Basically, there are three options open to the owner(s):
1) Sell the company.
As owners approach retirement age, either physically, mentally or both, they begin to want to put some options together regarding what they want to do with their company. This is an action that should have been started at least 3-5 years earlier. If the owner has done their homework in order to sell a company, the first realization they come to is that the business must be worth something to another person, not just themselves. There must be a buyer that sees some value in the company in order for a sale to take place. The potential buyer will determine whether or not the company is really worth anything and whether or not the company will fit their needs. The potential buyer must then start down a long decision path in order to decide several things:
a) Can they run the company with their skill set?
b) What price are they willing to pay for the company?
c) Can they do as well as or hopefully better than the existing owner has done?
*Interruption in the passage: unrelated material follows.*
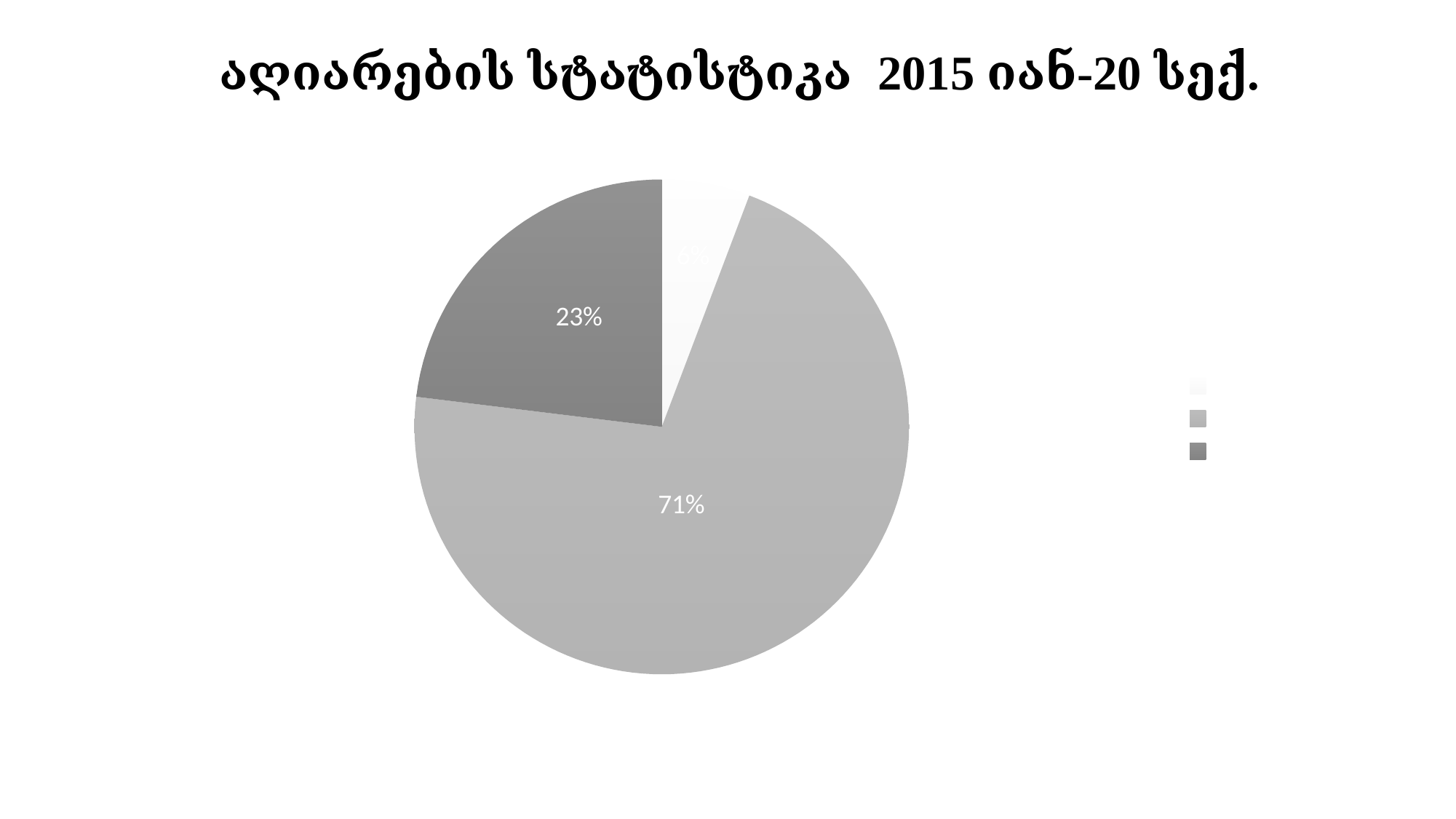
What is the difference in percentage points between the largest slice (71%) and the dark grey slice (23%)? 48 What share does the medium grey slice of the pie chart represent? 71% What is the share of the largest slice in the pie chart? 71% What is the share of the smallest slice in the pie chart? 6% What is the difference in percentage points between the dark grey slice (23%) and the lightest slice (6%)? 17 What kind of chart is shown on the slide? pie chart What year is mentioned in the title of the chart slide? 2015 What share does the dark grey slice of the pie chart represent? 23% How many entries does the legend of the pie chart list? 3 Which slice is larger in the pie chart: the dark grey slice or the lightest (white) slice? the dark grey slice What share does the lightest (white) slice of the pie chart represent? 6% How many slices does the pie chart have? 3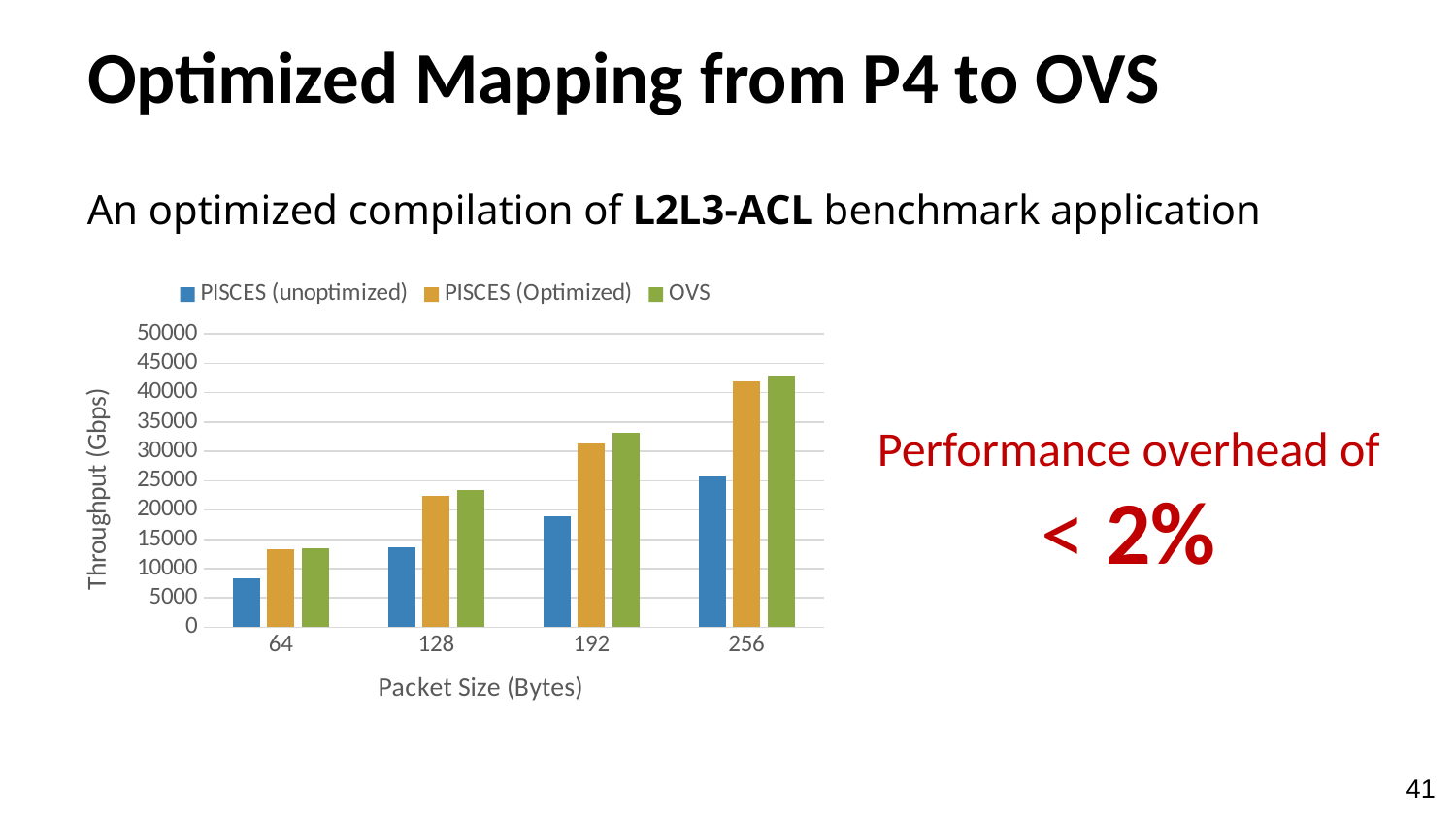
How many series does the chart legend list? 3 At which packet size is the PISCES (unoptimized) throughput lowest? 64 At which packet size is the OVS throughput highest? 256 Is the PISCES (Optimized) throughput at packet size 128 greater or less than 20000? greater What kind of chart is shown on the slide? bar chart What is the label of the chart's y axis? Throughput (Gbps) Does the OVS throughput rise or fall as packet size increases along the x axis? rise How many packet sizes are shown on the x axis of the chart? 4 Is the PISCES (unoptimized) throughput at packet size 256 greater or less than 30000? less Is the PISCES (unoptimized) throughput at packet size 64 greater or less than 10000? less At packet size 192, which is larger: PISCES (Optimized) or PISCES (unoptimized)? PISCES (Optimized)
So what are some of the things people look for in a company that they would consider buying? If you buy a company, you might also want to consider what you can sell the company for in the future. The potential buyer will look very hard at what the different parts of the business are worth. The different parts could be assets such as the facility that the business is working out of, any existing computer systems, existing software systems, job equipment, what employees will stay if the company sells, what is the current book of business, how much cash flow comes through the business, and what future growth potential with the new owner in control is currently untapped by the existing owner? How long will it take the new buyer to repay the cost of purchasing the business? How will the purchase be cash-flowed by the new owner? Will the existing owner offer financial assistance to the new owner to enable the new owner to buy the business?
2) Gift the company.
Usually the recipients you might consider gifting the company to, depending on what your goals are, will be either family members or trusted employees. One of the opportunities in this process is to confirm that the receiver of your gift has the money and the needed skill set to operate the company in a manner that they will be comfortable doing. Most owners need to consider ALL of the ramifications of taking this course of action.
3) Close the company.
This is a rather straight forward process:
a) You stop taking on new work
b) You complete all existing jobs
c) You release all remaining employees
d) You sell off all of the company’s remaining assets.
The key to you as an owner getting what you want and need when you decide to get out of the business is both advanced planning and timing!
Wishing you good business and good profits!